KxSystems / rkdb

R client for kdb+
https://code.kx.com/q/interfaces
Apache License 2.0
41 stars 29 forks source link

Tables with column type C create data.frames with List columns #3

Closed gerrymanoim closed 7 years ago

gerrymanoim commented 7 years ago

I'm unclear whether this is the expected behavior or not, but it wasn't what I expected to get back in R.

In q:

q)meta tt
c        | t f a
---------| -----
sym      | s
AvgPx    | j   s
stringSym| C
> library(rkdb)
> qcon <- rkdb::open_connection(port=6660)
> tt <- rkdb::execute(qcon, "tt")
> str(tt)
'data.frame':   5 obs. of  3 variables:
 $ sym      : chr  "A" "B" "C" "D" ...
 $ AvgPx    : num  10 20 30 40 50
 $ stringSym:List of 5
  ..$ : chr "A"
  ..$ : chr "B"
  ..$ : chr "C"
  ..$ : chr "D"
  ..$ : chr "E"

As opposed what I expected:

> tt$stringSym <- unlist(tt$stringSym)
> str(tt)
'data.frame':   5 obs. of  3 variables:
 $ sym      : chr  "A" "B" "C" "D" ...
 $ AvgPx    : num  10 20 30 40 50
 $ stringSym: chr  "A" "B" "C" "D" ...
sv commented 7 years ago

It is expected and consistent with other interfaces to kdb+. stringSym is a char array(not a symbol) that is why it gets represented as a vector of char arrays. There is a duality between the two.
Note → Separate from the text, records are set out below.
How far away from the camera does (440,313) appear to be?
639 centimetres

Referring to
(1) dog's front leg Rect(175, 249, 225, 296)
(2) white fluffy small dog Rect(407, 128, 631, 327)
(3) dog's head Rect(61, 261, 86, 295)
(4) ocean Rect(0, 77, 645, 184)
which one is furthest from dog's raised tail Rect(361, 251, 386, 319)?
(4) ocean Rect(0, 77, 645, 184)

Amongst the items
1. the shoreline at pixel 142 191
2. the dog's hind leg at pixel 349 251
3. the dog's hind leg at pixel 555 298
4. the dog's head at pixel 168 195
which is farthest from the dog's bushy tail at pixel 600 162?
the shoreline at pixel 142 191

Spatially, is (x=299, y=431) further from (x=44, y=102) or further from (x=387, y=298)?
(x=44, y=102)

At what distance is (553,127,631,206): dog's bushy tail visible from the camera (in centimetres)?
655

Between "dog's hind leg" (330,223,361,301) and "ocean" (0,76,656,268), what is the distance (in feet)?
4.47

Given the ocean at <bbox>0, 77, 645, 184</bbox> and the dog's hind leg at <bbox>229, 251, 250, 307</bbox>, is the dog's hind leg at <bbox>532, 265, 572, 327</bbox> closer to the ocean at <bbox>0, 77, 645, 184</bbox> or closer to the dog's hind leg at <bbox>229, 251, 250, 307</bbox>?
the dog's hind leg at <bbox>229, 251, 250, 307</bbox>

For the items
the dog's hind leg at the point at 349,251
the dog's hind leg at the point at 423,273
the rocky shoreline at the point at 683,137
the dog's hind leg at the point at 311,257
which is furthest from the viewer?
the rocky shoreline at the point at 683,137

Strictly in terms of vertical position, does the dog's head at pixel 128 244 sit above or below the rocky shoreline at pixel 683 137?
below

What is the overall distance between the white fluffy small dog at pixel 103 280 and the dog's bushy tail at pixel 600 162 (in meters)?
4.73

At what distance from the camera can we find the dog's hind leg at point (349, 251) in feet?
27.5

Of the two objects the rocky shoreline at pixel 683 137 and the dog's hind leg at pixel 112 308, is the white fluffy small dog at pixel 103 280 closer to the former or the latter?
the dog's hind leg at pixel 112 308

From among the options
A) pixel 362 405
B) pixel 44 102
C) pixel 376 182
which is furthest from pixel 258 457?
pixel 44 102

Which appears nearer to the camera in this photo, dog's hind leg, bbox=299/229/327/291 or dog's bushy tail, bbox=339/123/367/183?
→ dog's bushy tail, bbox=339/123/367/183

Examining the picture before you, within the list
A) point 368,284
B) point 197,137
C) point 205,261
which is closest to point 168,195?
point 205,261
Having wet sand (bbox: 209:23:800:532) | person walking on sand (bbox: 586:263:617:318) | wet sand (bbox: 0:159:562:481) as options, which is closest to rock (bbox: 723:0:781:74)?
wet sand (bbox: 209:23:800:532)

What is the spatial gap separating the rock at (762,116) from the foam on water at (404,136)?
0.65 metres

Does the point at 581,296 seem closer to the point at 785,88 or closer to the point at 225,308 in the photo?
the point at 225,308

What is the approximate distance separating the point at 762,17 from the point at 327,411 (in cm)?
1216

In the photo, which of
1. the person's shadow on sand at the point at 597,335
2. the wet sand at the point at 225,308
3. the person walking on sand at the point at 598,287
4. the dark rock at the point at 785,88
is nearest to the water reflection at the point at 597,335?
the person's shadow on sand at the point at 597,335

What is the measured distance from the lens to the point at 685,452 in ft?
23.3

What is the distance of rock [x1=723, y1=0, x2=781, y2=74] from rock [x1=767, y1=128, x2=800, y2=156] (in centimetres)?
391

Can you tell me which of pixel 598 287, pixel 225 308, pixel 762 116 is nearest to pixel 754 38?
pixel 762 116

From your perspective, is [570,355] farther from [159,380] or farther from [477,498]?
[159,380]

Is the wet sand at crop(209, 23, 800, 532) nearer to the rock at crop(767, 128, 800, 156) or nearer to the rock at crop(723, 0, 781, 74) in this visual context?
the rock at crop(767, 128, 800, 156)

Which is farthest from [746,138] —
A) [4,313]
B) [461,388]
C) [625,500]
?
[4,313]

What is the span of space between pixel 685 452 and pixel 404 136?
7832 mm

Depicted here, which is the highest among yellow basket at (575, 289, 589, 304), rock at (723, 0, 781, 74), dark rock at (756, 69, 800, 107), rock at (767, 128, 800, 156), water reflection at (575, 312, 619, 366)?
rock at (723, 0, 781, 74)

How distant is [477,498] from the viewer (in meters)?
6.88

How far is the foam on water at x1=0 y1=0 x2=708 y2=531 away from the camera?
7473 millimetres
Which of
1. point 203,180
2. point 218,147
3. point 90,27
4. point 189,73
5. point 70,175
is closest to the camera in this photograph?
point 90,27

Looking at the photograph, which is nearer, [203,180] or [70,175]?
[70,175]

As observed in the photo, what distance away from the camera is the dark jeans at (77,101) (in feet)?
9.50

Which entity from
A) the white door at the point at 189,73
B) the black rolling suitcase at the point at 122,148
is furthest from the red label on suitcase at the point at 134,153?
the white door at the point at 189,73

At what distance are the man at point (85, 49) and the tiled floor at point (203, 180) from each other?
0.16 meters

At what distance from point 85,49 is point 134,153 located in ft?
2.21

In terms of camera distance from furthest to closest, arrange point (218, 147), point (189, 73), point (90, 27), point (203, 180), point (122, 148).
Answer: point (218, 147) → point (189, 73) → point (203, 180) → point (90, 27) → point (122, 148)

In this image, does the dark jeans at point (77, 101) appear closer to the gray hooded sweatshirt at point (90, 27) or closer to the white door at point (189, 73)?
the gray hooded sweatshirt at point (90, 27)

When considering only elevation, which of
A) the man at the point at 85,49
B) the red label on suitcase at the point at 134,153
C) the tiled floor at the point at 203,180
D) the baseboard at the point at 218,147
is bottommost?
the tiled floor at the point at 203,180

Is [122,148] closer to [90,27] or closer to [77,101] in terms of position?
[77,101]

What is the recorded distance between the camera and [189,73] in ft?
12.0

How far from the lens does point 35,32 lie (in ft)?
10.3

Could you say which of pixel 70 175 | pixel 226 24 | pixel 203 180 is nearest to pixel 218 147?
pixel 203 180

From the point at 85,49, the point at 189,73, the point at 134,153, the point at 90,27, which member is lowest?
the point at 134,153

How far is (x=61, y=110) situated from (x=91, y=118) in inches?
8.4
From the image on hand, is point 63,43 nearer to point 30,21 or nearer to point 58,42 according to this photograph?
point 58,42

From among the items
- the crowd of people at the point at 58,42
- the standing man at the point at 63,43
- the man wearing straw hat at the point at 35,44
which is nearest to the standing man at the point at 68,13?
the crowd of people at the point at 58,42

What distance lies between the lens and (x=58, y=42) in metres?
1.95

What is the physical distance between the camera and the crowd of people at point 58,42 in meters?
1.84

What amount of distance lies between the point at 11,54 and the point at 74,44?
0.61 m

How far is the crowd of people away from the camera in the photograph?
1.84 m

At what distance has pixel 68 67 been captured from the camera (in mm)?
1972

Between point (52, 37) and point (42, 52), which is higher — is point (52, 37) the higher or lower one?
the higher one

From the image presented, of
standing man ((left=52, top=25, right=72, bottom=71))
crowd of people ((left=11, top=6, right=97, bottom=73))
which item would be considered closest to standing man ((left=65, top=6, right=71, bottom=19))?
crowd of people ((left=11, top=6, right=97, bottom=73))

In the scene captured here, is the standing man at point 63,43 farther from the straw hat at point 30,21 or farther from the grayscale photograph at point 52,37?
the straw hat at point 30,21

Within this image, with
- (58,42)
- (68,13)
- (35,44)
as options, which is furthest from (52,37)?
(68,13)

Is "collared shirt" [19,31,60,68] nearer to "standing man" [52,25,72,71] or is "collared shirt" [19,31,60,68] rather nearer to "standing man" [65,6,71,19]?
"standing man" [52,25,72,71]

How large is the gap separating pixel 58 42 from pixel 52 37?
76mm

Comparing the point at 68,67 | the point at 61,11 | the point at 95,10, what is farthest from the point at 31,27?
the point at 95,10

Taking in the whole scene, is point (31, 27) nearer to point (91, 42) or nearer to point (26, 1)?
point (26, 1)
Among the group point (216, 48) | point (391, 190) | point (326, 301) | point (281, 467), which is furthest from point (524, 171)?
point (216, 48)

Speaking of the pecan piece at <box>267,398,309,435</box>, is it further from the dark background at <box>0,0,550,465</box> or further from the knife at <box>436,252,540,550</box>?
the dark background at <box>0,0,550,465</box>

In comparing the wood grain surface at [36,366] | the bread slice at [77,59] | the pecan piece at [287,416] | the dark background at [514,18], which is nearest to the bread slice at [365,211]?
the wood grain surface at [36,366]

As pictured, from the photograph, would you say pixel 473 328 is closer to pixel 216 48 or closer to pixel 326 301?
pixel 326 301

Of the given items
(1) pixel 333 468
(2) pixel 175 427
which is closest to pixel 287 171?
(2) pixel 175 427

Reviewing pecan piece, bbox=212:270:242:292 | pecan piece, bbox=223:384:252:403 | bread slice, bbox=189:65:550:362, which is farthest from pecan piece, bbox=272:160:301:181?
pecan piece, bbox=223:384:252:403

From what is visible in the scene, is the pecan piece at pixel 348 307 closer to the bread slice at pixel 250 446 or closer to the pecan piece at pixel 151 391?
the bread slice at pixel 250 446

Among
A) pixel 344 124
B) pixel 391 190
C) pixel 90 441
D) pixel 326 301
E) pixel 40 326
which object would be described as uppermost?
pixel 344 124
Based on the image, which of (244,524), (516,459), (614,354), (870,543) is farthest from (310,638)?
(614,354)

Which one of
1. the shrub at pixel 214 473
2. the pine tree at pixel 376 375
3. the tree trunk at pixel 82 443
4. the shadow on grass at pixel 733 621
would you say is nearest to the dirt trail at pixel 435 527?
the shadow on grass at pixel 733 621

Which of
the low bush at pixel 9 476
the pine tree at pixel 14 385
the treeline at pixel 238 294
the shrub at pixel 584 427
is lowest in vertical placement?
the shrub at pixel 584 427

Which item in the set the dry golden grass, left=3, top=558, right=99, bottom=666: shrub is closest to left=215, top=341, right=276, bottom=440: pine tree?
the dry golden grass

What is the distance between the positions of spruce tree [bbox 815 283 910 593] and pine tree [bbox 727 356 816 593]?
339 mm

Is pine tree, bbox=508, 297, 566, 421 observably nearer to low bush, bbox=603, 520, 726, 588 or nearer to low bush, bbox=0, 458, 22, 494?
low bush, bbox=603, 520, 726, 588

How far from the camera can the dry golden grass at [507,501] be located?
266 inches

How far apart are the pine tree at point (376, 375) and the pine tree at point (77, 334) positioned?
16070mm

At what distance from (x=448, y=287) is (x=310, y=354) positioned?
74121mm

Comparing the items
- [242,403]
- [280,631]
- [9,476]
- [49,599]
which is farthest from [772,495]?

Would you expect all char arrays to be converted to plain R strings?

gerrymanoim commented 7 years ago

I agree that there's a duality between the two in q, but because R has strings, I would expect char arrays to be converted to R strings. If there are multiple char arrays in each row, then I would expect a list type (with multiple elements in each list item).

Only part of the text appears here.